Tuesday, September 8, 2009



Gluttony of the “Civilized” Renders Jarawas Jeopardized 

Eventually, my dear friends, the misfortune of the aboriginal Jarawas stays… The Calcutta High Court has allowed the construction of a holiday resort near the forest area reserved for the vulnerable Jarawa tribe in South Andaman, Andaman & Nicobar Islands.

The Andaman & Nicobar Administration had appealed against building the celebrity resort being built by the travel company, Barefoot, saying it was within the five-kilometer buffer zone of the Jarawa forest reserve and would jeopardize the aboriginal tribe which has barely 300 odd members surviving.

But the Port Blair bench of the high court upheld the claim of the Chennai-based hospitality group, Barefoot Resorts. The company claimed the buffer zone was never notified by the administration and that it was being targeted pointlessly.

As per the A & N Administration officials, the court’s decision would pave the way for other such tourism ventures near the 700 sq km reserve, as well. How are we to protect the indigenous community if hotels are allowed right next to the tribal reserve? asked S K P Sodhi, the Secretary, Tribal Affairs in the Andaman & Nicobar Administration.

The company spokesperson countered Sodhi, “The aerial distance between the resort and the tribal habitat is 3.2 km; by road it is longer,” he said while adding that there are other establishments too near tribal reserves in the islands, something that I would, personally say, is debatable.

The Barefoot Resorts had acquired the land for the hotel in Collinpur, South Andaman from the villagers. The administration had stayed the construction of the resort in October 2007. A single judge bench of the high court had ruled in favour of the company against which the Administration had filed an appeal before the division bench at Port Blair.

| GIVEN DATA |
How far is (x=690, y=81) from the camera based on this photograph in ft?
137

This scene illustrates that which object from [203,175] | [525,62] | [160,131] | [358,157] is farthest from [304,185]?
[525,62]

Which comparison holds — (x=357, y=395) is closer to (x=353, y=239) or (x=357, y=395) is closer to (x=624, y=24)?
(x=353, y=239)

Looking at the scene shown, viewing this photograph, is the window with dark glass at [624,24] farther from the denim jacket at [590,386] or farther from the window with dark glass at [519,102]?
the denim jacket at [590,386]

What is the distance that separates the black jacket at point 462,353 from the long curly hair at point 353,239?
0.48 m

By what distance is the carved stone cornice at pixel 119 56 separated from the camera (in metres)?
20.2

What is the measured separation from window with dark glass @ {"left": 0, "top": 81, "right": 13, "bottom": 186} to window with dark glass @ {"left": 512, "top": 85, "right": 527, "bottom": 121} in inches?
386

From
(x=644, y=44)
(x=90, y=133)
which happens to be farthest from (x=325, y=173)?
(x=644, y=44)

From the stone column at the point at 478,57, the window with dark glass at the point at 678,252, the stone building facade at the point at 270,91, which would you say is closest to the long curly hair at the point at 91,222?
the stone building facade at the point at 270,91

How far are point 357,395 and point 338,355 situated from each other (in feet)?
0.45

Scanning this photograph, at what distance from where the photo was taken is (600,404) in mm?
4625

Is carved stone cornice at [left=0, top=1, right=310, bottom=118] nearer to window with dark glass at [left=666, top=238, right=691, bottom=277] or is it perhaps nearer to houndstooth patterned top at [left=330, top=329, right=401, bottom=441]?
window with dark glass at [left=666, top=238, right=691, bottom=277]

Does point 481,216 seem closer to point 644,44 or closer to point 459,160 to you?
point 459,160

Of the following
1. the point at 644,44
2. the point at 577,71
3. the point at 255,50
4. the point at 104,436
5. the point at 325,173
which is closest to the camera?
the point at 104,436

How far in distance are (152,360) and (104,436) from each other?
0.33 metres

* * *

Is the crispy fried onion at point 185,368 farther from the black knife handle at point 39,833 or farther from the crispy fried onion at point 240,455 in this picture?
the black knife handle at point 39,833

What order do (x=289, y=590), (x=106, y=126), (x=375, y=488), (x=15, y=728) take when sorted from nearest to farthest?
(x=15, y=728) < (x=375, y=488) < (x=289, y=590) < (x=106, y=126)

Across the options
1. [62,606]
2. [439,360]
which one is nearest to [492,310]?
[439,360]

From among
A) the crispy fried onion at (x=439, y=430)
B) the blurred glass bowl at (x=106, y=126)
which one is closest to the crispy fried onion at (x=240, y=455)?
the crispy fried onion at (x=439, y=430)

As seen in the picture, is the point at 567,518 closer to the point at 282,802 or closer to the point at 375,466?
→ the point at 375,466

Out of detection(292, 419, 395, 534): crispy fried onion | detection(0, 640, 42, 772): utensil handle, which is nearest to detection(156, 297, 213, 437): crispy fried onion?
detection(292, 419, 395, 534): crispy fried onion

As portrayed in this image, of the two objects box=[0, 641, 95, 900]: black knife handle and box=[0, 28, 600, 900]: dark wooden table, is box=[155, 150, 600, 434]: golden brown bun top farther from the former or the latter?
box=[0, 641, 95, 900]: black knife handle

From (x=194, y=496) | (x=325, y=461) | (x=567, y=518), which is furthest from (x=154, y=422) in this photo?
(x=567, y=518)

* * *

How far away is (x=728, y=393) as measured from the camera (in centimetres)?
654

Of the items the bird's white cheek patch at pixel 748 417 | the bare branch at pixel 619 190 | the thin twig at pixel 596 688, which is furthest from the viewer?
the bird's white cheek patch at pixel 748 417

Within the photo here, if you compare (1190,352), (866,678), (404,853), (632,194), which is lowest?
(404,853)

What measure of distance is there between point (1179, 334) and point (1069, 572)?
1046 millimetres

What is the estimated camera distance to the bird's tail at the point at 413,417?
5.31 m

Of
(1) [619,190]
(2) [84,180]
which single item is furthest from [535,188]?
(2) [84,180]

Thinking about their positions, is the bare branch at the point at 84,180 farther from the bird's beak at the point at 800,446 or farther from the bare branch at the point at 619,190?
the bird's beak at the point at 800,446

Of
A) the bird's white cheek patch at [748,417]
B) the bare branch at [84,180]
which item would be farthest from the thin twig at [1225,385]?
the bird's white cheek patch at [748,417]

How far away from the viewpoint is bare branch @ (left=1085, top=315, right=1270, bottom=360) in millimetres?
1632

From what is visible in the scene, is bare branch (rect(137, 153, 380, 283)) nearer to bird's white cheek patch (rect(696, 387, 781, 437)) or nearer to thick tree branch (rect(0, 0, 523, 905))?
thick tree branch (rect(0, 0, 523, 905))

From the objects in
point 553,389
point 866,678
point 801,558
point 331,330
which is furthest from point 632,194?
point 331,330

| TASK A |
Copy the passage of the post about the Jarawa resort case from "As per the A" to "Andaman & Nicobar Administration.".
| TASK B |
Answer these questions using the post about the Jarawa resort case.
(i) How many members of the Jarawa tribe are said to survive?
(ii) What aerial distance between the resort and the tribal habitat did the company spokesperson give?
(iii) In what month and year did the administration stay the construction of the resort?
| TASK C |
Go on with the post about the Jarawa resort case from the point where it stops.
The lines above are separate material from the post about the Jarawa resort case.

| RESULT A |
As per the A & N Administration officials, the court’s decision would pave the way for other such tourism ventures near the 700 sq km reserve, as well. How are we to protect the indigenous community if hotels are allowed right next to the tribal reserve? asked S K P Sodhi, the Secretary, Tribal Affairs in the Andaman & Nicobar Administration.

| RESULT B |
(i) Barely 300 odd.
(ii) 3.2 km.
(iii) October 2007.

| RESULT C |
As a matter of fact, the interaction between the Jarawas and the settlers of the villages near the reserve has been going on for over a decade and a half, now, not only in Collinpur, but also in the other stretches of the reserve at Kadamtala (Middle Andaman) & Chainpur (North Andaman). But the permeation of tourists so close to the tribal reserve could pose a serious crisis.


The Jarawas, so far have been alien to alcohol, but after the recent mishap with the Onge tribe of Little Andaman Island, wherein 8 members of the tribe died after consuming alcohol from a container that came ashore floating on the sea, things can be unnerving once the resort comes alive.

A UK-based non-profit, Survival International, meanwhile, had issued a press release condemning Barefoot Resorts for endangering the Jarawas. The hospitality group retaliated by questioning the non-profit’s ethics in using photographs of Jarawas to encourage donations and asked if, prior informed consent of the Jarawas was taken before publishing the photographs.

Well, where do we go from here…?

What direction is the human “RACE” heading in…?? Any ideas…???


  1. An informative post. We the people living in metros hardly think of such issues. It makes me feel sad to see various crap news reportings on televison. Why don't they report these kind of issues? Urbanization, in the true sense, is ruining mother nature and the original inhabitants! Thanks for writing on such issues, thumbs up from my side!

  2. Thanks, Neeraj, for posting your fervent appreciation, here.

    It's the understanding nature of true "humans" like you that raises hope, always. And hence, I'm sure, it's just a matter of time that humanity will surely succeed in preserving the peerless environment and the entire habitat that we have been gifted with.

    Meanwhile, it's our duty to be doing our bits towards the burning causes.

    Looking forward to hearing more from you, here.